Tokyo — Le premier ministre japonais Shinzo Abe a indiqué dimanche qu’il évoquerait cette semaine à Tokyo avec le vice-président américain Jo Biden la création par la Chine d’une zone d’identification aérienne au sujet de laquelle les deux alliés présentent d’apparentes divergences.

La Chine a annoncé la semaine dernière la création d’une « zone aérienne d’identification » (ZAI) couvrant une grande partie de la mer de Chine orientale, entre la Corée du Sud et Taïwan, et qui englobe l’archipel des Senkaku, des îles inhabitées sous contrôle japonais mais revendiquées par Pékin sous le nom de Diaoyu.
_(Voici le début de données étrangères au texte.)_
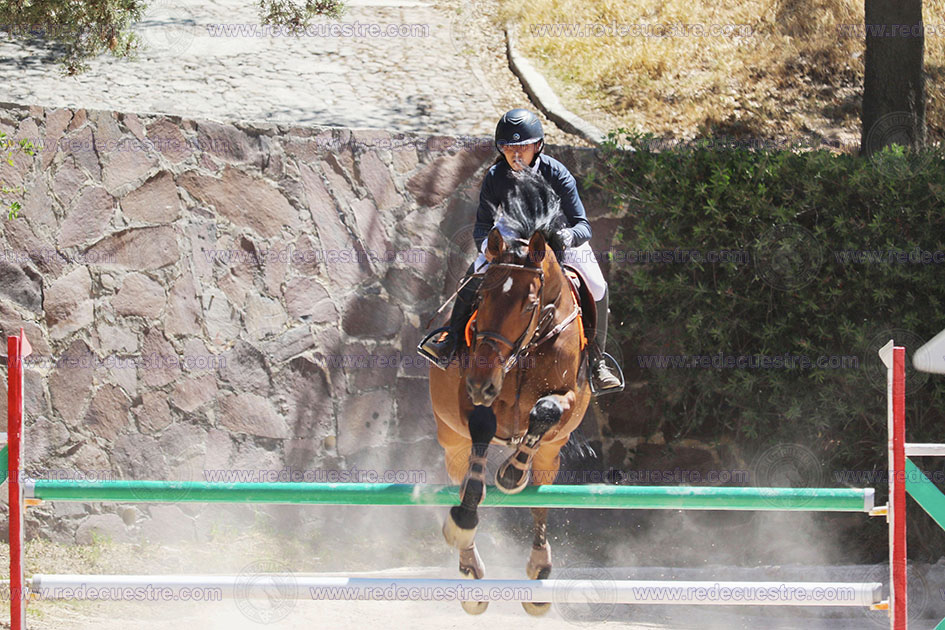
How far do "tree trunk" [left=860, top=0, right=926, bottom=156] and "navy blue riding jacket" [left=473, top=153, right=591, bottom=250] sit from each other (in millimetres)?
4190

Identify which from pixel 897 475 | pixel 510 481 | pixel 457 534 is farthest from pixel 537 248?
pixel 897 475

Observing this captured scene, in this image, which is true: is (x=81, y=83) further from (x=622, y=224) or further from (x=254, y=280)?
(x=622, y=224)

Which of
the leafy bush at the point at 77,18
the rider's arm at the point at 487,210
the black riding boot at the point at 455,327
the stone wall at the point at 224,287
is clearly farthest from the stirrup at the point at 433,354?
the stone wall at the point at 224,287

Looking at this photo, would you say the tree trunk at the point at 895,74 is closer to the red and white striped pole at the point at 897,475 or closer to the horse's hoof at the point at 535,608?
the red and white striped pole at the point at 897,475

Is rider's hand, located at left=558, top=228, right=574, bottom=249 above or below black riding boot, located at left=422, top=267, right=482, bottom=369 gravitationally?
above

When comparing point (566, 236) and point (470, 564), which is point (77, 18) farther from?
point (470, 564)

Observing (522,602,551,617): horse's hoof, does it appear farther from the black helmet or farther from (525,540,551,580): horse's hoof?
the black helmet

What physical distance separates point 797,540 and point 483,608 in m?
3.41

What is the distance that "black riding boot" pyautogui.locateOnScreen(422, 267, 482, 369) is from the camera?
4.82 meters

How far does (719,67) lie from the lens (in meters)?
10.2

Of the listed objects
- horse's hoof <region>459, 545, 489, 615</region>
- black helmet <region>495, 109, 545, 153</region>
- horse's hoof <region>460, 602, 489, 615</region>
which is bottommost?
horse's hoof <region>460, 602, 489, 615</region>

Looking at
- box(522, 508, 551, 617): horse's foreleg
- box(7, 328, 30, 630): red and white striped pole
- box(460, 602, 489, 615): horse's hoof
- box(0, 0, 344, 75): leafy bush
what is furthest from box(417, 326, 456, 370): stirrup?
box(0, 0, 344, 75): leafy bush

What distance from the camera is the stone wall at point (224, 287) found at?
22.3ft

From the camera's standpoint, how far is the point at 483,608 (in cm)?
498
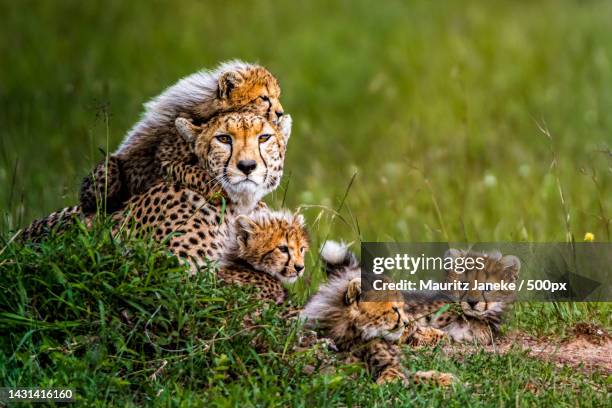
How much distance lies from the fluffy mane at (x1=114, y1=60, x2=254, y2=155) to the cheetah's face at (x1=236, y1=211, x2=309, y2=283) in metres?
0.58

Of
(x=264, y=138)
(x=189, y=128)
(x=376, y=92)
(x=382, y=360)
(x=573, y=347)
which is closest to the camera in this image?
(x=382, y=360)

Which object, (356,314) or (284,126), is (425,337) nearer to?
(356,314)

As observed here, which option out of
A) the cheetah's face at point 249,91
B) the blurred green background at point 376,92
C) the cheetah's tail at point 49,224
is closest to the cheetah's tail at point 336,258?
the cheetah's face at point 249,91

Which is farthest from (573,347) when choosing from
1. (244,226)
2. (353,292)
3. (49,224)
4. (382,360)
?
(49,224)

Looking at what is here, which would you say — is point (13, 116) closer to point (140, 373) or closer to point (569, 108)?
point (569, 108)

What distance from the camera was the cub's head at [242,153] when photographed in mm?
5551

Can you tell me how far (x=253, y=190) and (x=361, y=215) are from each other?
3.21 meters

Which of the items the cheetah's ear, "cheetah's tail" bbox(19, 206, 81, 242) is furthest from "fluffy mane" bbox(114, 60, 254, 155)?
the cheetah's ear

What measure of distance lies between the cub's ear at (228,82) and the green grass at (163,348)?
778 mm

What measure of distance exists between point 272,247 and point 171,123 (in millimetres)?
748

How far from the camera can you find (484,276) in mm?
6246

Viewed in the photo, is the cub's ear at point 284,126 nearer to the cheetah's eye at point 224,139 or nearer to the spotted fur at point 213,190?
the spotted fur at point 213,190

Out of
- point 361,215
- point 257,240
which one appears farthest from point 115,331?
point 361,215

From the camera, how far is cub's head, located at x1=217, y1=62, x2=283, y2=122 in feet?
18.8
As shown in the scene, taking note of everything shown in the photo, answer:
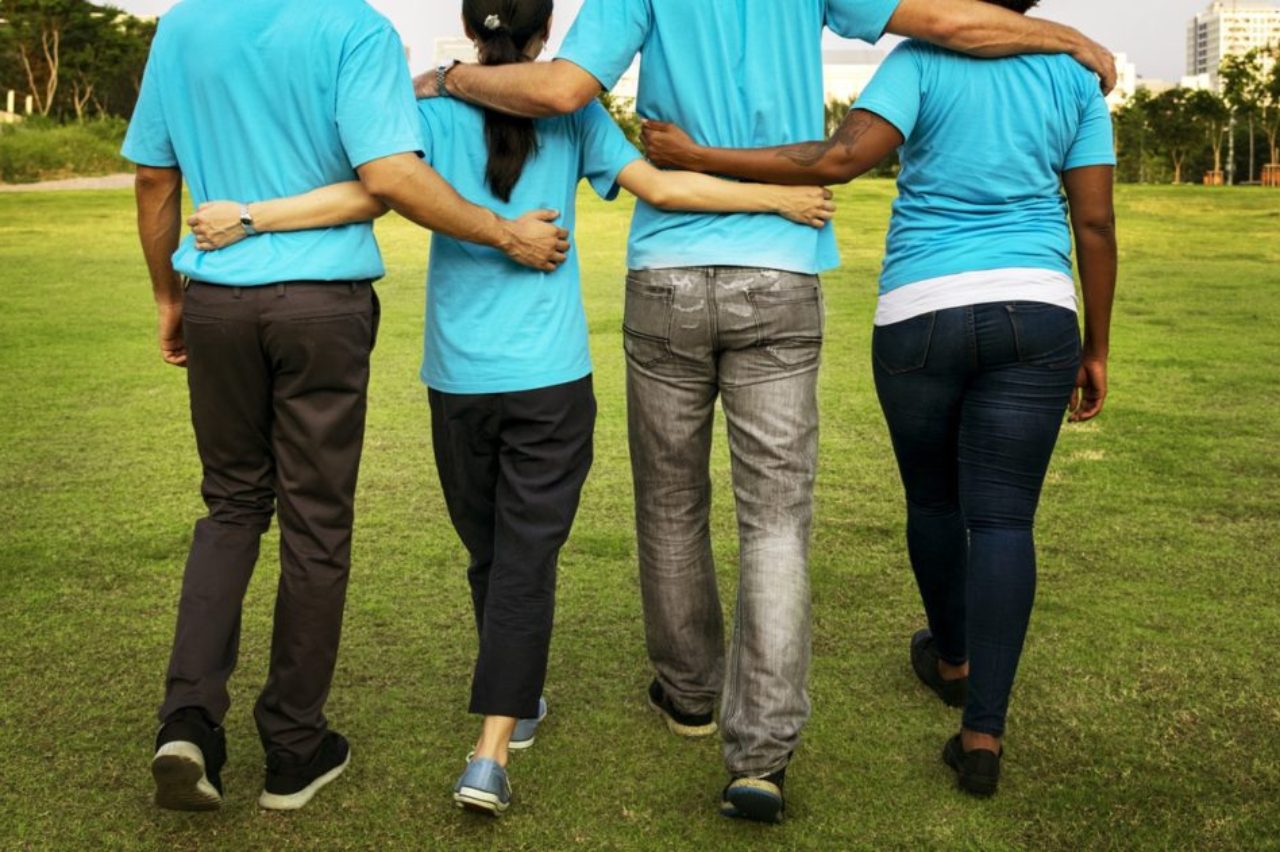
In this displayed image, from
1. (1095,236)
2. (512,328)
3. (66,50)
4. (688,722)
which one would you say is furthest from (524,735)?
(66,50)

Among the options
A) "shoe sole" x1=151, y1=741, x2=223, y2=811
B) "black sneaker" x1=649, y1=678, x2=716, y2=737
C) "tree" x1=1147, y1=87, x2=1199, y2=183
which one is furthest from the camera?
"tree" x1=1147, y1=87, x2=1199, y2=183

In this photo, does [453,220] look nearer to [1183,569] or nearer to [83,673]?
[83,673]

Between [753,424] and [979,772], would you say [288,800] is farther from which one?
[979,772]

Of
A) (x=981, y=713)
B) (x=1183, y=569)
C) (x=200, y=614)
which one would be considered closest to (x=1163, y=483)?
(x=1183, y=569)

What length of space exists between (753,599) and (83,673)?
Result: 204 cm

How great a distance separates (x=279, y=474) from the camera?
3.39m

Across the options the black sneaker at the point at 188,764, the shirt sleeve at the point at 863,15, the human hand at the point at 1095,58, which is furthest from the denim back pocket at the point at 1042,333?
the black sneaker at the point at 188,764

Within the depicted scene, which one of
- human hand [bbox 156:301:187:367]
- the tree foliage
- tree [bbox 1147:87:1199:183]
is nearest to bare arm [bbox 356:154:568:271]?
human hand [bbox 156:301:187:367]

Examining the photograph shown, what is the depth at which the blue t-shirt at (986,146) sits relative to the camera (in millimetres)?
3400

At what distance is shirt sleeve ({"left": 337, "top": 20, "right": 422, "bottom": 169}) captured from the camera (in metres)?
3.16

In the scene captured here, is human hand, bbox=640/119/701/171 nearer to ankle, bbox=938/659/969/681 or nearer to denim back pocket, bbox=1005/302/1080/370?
denim back pocket, bbox=1005/302/1080/370

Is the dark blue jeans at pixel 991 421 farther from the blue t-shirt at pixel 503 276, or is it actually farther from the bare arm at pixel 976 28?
the blue t-shirt at pixel 503 276

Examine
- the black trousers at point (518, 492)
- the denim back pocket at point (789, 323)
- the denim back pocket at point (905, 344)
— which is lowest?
the black trousers at point (518, 492)

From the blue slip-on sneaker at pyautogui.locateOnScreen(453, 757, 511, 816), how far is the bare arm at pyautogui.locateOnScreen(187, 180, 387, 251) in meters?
1.25
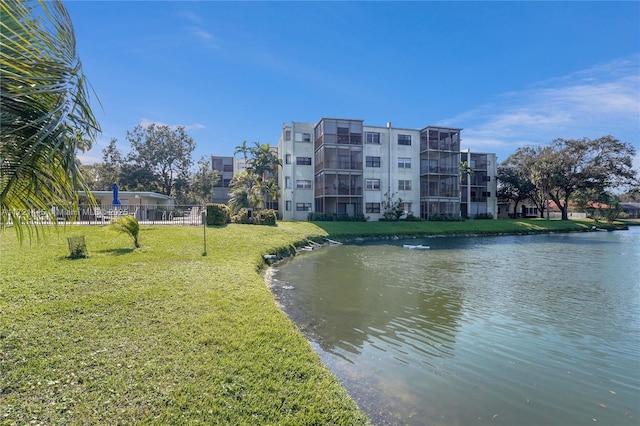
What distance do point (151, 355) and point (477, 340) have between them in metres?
6.36

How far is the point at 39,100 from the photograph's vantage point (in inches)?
118

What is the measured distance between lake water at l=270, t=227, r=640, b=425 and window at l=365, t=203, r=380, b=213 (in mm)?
25695

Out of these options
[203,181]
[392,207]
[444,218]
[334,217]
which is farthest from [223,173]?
[444,218]

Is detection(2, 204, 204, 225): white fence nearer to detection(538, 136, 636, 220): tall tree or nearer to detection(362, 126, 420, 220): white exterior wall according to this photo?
detection(362, 126, 420, 220): white exterior wall

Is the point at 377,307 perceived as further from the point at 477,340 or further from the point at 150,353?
the point at 150,353

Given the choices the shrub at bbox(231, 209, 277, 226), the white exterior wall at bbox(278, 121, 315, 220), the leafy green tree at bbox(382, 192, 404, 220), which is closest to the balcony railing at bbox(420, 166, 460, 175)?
the leafy green tree at bbox(382, 192, 404, 220)

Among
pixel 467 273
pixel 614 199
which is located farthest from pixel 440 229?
pixel 614 199

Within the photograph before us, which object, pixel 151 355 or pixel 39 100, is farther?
pixel 151 355

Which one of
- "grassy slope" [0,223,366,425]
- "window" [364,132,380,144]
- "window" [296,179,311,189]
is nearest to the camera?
"grassy slope" [0,223,366,425]

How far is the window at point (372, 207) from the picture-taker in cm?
4006

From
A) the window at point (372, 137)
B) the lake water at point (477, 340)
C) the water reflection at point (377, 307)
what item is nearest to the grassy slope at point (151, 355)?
the lake water at point (477, 340)

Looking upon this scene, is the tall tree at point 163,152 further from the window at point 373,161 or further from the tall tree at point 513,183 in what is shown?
the tall tree at point 513,183

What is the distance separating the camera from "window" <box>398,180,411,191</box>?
136 feet

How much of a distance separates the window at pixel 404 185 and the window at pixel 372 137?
6076 mm
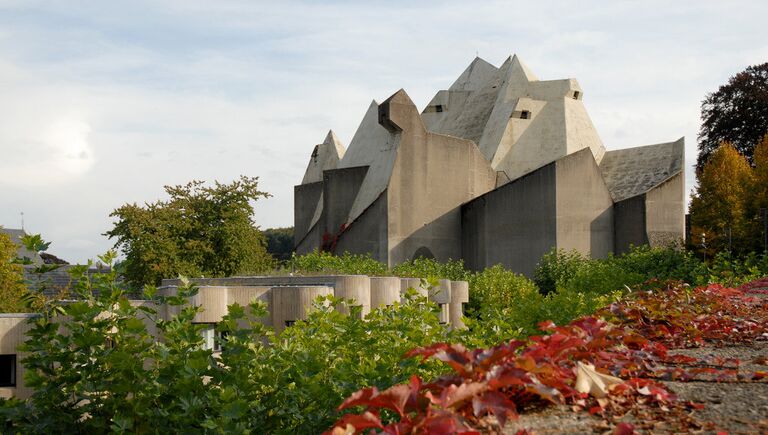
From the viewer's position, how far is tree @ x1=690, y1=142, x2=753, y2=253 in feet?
95.9

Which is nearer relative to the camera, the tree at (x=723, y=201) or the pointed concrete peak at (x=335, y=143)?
the tree at (x=723, y=201)

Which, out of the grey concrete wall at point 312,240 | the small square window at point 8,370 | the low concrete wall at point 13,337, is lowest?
the small square window at point 8,370

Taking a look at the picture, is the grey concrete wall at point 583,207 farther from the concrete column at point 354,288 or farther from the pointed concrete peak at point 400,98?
the concrete column at point 354,288

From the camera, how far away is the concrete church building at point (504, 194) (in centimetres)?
2669

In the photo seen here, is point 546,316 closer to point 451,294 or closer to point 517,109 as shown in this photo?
point 451,294

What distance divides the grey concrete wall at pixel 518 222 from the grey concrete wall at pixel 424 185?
3.41 feet

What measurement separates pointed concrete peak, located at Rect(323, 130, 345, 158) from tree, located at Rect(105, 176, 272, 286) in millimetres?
13038

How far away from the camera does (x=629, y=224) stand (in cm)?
2736

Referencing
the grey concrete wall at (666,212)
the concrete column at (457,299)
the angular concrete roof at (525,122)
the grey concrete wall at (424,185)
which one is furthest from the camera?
the angular concrete roof at (525,122)

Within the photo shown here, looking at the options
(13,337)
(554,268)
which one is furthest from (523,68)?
(13,337)

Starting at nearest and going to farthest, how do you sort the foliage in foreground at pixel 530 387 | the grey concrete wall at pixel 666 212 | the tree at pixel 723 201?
the foliage in foreground at pixel 530 387, the grey concrete wall at pixel 666 212, the tree at pixel 723 201

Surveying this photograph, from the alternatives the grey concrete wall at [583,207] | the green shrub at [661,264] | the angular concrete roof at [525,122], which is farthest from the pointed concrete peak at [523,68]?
the green shrub at [661,264]

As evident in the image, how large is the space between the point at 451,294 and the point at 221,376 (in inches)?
511

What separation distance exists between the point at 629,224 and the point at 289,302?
18832 millimetres
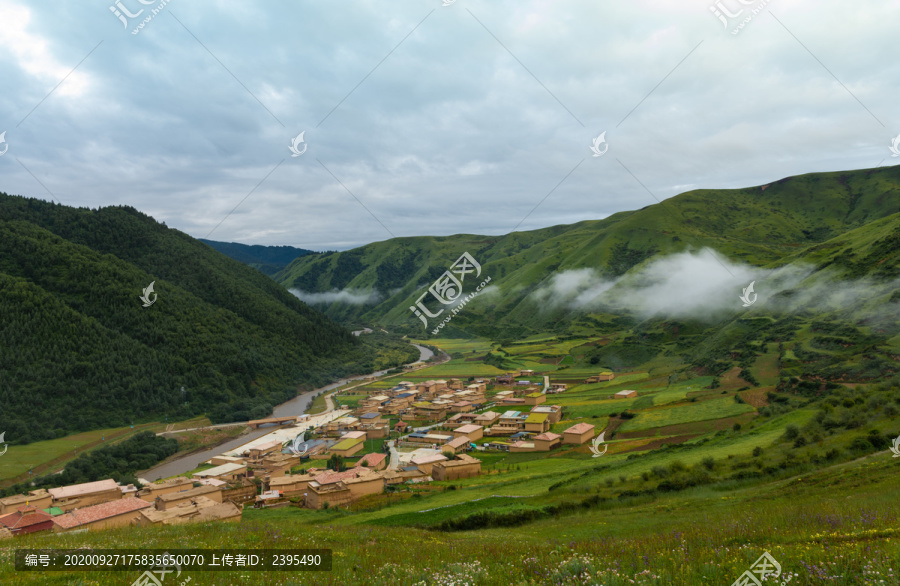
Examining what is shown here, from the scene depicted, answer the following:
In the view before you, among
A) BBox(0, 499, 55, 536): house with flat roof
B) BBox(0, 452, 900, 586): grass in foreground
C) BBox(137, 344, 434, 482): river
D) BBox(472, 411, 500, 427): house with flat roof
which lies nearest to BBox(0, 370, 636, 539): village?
BBox(0, 499, 55, 536): house with flat roof

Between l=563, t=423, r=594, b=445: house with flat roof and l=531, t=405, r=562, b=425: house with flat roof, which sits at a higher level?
l=531, t=405, r=562, b=425: house with flat roof

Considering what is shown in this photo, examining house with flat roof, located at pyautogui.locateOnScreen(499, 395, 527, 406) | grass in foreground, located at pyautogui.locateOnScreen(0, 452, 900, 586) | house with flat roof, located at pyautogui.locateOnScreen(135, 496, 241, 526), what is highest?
grass in foreground, located at pyautogui.locateOnScreen(0, 452, 900, 586)

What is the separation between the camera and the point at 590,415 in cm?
6231

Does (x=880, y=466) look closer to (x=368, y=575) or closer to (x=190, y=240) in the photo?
(x=368, y=575)

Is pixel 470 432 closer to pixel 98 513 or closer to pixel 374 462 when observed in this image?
pixel 374 462

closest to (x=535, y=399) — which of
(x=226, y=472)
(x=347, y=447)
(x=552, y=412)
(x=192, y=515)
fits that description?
(x=552, y=412)

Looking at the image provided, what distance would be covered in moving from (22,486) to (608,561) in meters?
62.6

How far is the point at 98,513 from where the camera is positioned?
32375mm

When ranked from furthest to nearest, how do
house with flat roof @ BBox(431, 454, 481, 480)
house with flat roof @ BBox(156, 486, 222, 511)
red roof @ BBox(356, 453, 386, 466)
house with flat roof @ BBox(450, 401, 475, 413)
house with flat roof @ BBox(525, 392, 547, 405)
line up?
house with flat roof @ BBox(450, 401, 475, 413) < house with flat roof @ BBox(525, 392, 547, 405) < red roof @ BBox(356, 453, 386, 466) < house with flat roof @ BBox(431, 454, 481, 480) < house with flat roof @ BBox(156, 486, 222, 511)

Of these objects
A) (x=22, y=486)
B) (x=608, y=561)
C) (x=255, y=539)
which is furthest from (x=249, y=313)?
(x=608, y=561)

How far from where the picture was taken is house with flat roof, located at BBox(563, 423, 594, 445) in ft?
171

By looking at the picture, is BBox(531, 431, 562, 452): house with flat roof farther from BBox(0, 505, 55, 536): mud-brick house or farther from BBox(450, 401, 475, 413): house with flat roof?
BBox(0, 505, 55, 536): mud-brick house

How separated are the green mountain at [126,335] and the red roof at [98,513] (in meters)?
43.6

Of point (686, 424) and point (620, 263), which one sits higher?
point (620, 263)
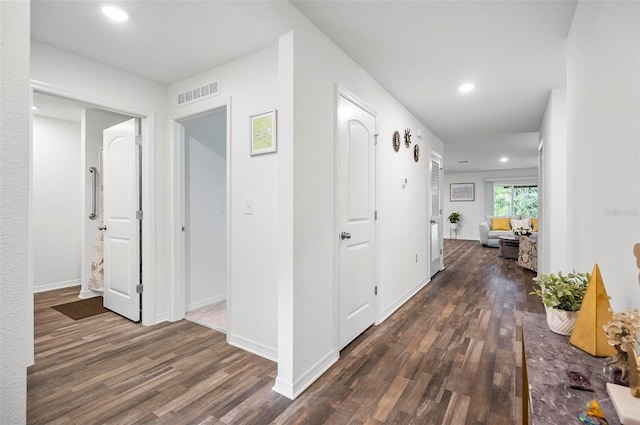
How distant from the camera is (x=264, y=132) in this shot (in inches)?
89.2

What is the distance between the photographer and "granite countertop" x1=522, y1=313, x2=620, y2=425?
72cm

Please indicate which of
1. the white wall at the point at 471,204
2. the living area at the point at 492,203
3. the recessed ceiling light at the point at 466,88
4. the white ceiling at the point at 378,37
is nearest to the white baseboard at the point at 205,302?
the white ceiling at the point at 378,37

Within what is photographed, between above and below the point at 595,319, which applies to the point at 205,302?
below

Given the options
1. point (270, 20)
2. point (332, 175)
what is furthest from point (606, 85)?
point (270, 20)

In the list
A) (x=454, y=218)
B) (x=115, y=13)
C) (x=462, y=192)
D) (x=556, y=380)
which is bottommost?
(x=556, y=380)

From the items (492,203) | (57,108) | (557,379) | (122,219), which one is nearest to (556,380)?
(557,379)

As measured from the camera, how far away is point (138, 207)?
295 centimetres

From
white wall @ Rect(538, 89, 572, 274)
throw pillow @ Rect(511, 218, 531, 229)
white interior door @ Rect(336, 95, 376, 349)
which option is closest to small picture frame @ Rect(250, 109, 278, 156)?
white interior door @ Rect(336, 95, 376, 349)

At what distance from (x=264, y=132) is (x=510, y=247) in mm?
6578

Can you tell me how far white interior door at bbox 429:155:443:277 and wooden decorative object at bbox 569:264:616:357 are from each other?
3778 millimetres

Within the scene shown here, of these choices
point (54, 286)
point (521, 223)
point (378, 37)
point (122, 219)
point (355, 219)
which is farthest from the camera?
point (521, 223)

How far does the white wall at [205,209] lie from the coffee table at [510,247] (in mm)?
6165

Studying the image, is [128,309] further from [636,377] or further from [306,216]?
[636,377]

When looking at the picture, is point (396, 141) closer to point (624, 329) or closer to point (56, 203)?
point (624, 329)
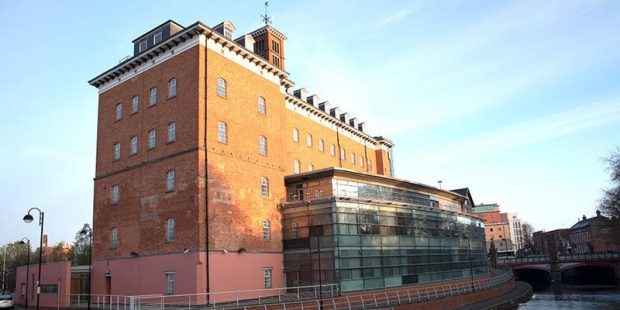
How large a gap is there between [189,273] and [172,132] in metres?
9.17

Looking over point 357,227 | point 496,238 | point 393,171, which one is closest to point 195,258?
point 357,227

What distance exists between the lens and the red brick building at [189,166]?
29.3 meters

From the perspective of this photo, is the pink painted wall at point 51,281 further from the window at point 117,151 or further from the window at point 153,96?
the window at point 153,96

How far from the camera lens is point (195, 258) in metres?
28.0

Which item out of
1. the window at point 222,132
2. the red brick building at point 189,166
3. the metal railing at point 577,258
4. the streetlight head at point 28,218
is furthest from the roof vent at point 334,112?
the metal railing at point 577,258

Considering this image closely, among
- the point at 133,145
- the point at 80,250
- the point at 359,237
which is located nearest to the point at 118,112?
the point at 133,145

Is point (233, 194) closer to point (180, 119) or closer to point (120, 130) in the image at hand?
point (180, 119)

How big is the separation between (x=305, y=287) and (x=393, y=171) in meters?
34.6

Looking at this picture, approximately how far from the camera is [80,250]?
280ft

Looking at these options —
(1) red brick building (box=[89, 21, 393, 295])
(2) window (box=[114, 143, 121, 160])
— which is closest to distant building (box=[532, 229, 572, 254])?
(1) red brick building (box=[89, 21, 393, 295])

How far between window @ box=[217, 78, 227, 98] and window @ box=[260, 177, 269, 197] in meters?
6.32

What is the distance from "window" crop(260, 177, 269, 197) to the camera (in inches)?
1325

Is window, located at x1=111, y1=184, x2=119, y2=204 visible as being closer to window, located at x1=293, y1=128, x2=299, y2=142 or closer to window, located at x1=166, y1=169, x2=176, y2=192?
window, located at x1=166, y1=169, x2=176, y2=192

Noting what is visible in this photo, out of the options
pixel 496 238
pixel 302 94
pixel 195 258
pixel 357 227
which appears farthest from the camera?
pixel 496 238
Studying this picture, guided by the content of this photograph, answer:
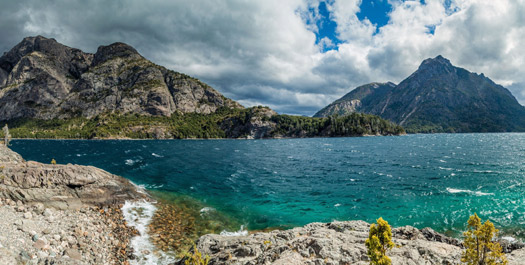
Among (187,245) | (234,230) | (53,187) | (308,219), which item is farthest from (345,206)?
(53,187)

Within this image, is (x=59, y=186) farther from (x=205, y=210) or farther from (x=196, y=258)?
(x=196, y=258)

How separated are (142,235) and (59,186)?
31.7 ft

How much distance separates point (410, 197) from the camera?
31.3 metres

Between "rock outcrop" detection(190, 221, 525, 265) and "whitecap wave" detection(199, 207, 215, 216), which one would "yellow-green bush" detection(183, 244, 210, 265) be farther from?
"whitecap wave" detection(199, 207, 215, 216)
Le ministère chinois de la défense avait précisé que tout appareil s’aventurant dans cette zone devrait fournir son plan de vol précis, y compris les avions civils, sous peine d’intervention des forces armées.

Tokyo a fait interdiction aux compagnies aériennes nippones de se plier aux injonctions chinoises mais Washington a indiqué vendredi que si ses avions militaires continueraient à opérer dans la zone contestée, les avions civils devraient eux se conformer aux nouvelles exigences chinoises.

« Nous voulons nous entretenir de ce sujet avec le vice-président américain Biden lors de son séjour au Japon cette semaine dans le but d’accorder [les positions] du Japon et des États-Unis », a déclaré M. Abe.

Jo Biden est attendu lundi soir à Tokyo pour une visite de 34 heures dans le cadre d’une tournée en Asie de l’Est qui le mènera également en Chine et en Corée du Sud.

M. Abe et son ministre de la Défense, Itsunori Onodera, se sont employés à minimiser d’éventuelles divergences entre Tokyo et Washington, affirmant que les États-Unis n’avaient pas explicitement demandé aux compagnies aériennes de soumettre leurs plans de vol aux autorités chinoises.

« Nous nous le sommes fait confirmer par voie diplomatique », a assuré M. Abe, cité par l’agence Jiji.

Présentée comme conforme aux pratiques internationales habituelles, l’action de Pékin n’en a pas moins provoqué une tempête diplomatique dans la région.

Le Japon et la Corée du Sud ont affirmé avoir envoyé des appareils dans cette zone sans en référer aux autorités chinoises, après un survol identique effectué en début de semaine par deux bombardiers américains.

 

Et vendredi, la Chine a fait décoller d’urgence ses chasseurs pour surveiller des avions américains et japonais.